Lucky appeared at our school one morning; hungry, tired, and in need of a family. Nikki had been hoping for a dog and we had promised her one for her birthday. Lucky was the perfect gift and made Nikki one very happy girl.

However, Lucky was in need of some medical attention. Bald patches were plainly visible over different parts of his body and he scratched incessantly. An appointment was made with a local vet and, after much effort on Shawn’s part, a reticent Lucky was successfully loaded into the car. Nikki sat beside him to comfort him during the short ride.

Once the car parked, Lucky happily followed Nikki out onto the asphalt only to come to an abrupt standstill. Exhaust fumes wafted off the road. Antibiotic smells blended with the thousands of animal odors emanating from the vet’s clinic filled Lucky’s nose with uncertainty. Nearby traffic noises compounded his sense of confusion. Instantaneously, Lucky was transformed. Sixty-five pounds of muscle flew into flight mode and proved to be no match for the ten-year-old girl clinging helplessly to his leash. Lucky was determined not to enter that clinic.

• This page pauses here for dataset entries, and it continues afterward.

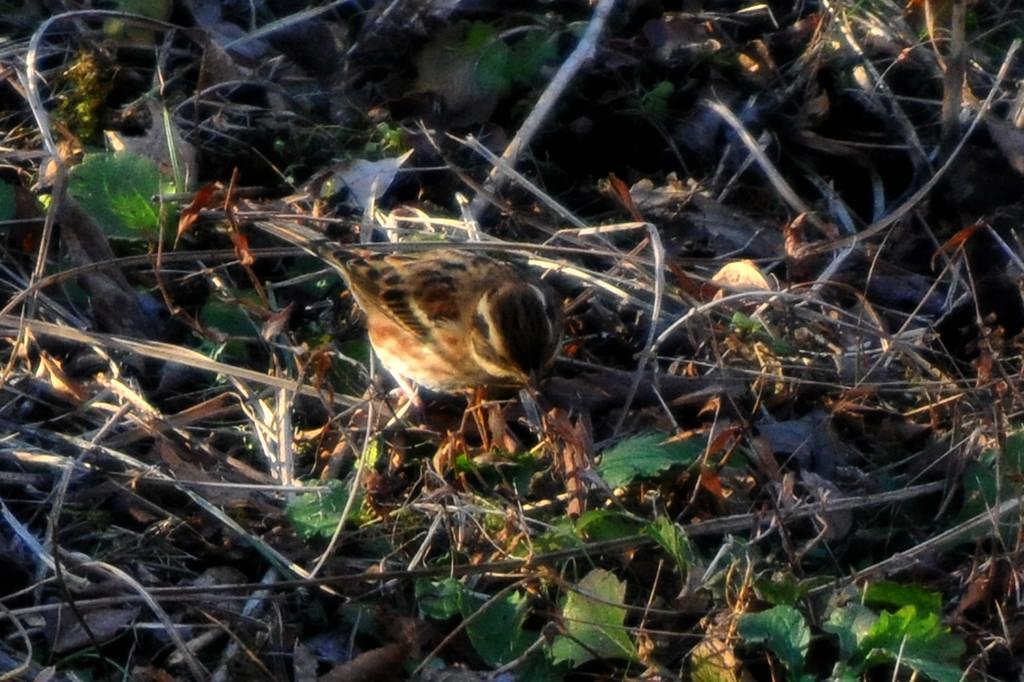 眉斑の黄色い鳥/冬至でした_b0024798_5474997.jpg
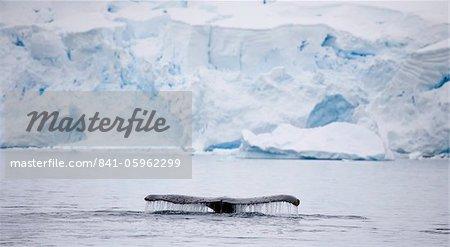 Humpback whale dives into the depths of Paradise Harbour, Antarctic Peninsula, Antarctica, Polar Regions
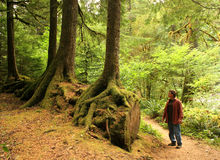 Along the Trail. A man observing a unique growth of trees along a trail in the forest Stock Images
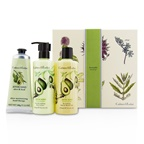 Crabtree & Evelyn Avocado, Olive & Basil Essentials Set: Bath & Shower Gel 250ml + Body Lotion 250ml + Hand Therapy 100g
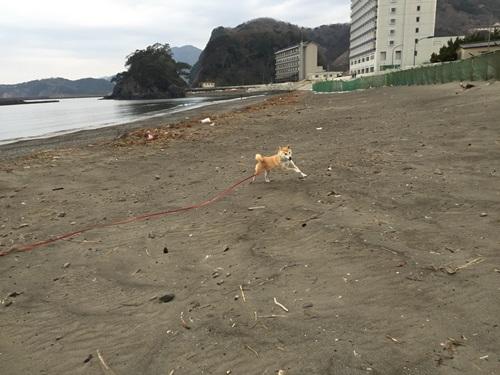 海で遊ぶ2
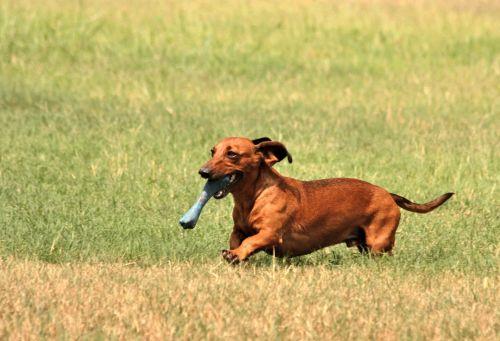Dachshund Dog Running With Toy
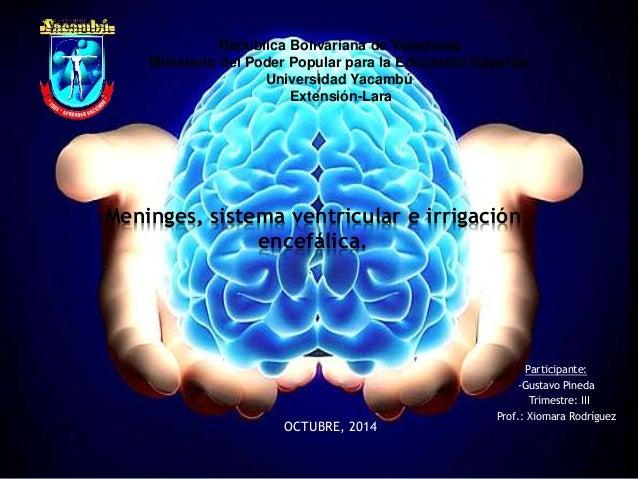 Republica Bolivariana de Venezuela  Ministerio del Poder Popular para la Educación Superior  Universidad Yacambú  Extensió...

While I closed up the car, Nikki tried to muscle him towards the door. He stood firm. She heaved against his rear end, attempting to push him forward. Lucky held his ground. In this tug-of-war between girl and beast, Nikki was fighting a losing battle.

I quickly joined Nikki and together we half-dragged, half-carried a reluctant Lucky across the parking lot. Nikki threw her weight behind his haunches as I hauled him up the stairs. We progressed two steps up. Lucky scored a step back down. We struggled to gain another step’s advantage and Lucky pulled us back down by two. For several minutes we wrangled up and down the stairs, with Nikki pushing, me pulling, and Lucky resisting in both directions.

In a final burst of strength, we propelled Lucky up the stairs and quickly wedged him through the clinic door. With inertia finally on our side, we slid him, toes splayed in resistance, across the smooth linoleum towards the receptionist’s desk. “Well, hello Lucky!” she smiled and welcomed him with a treat. Just like that, all was well again in Lucky’s world. His demeanor immediately reverted back to his happy-go-lucky, compliant self. As Nikki and I wiped the sweat from our foreheads, Lucky flopped down comfortably at our feet, his eyes fixed on our faces, as if to say, “See, it’s not so bad in here. Relax!”


By the way, the only problem they could find was a bad case of fleas.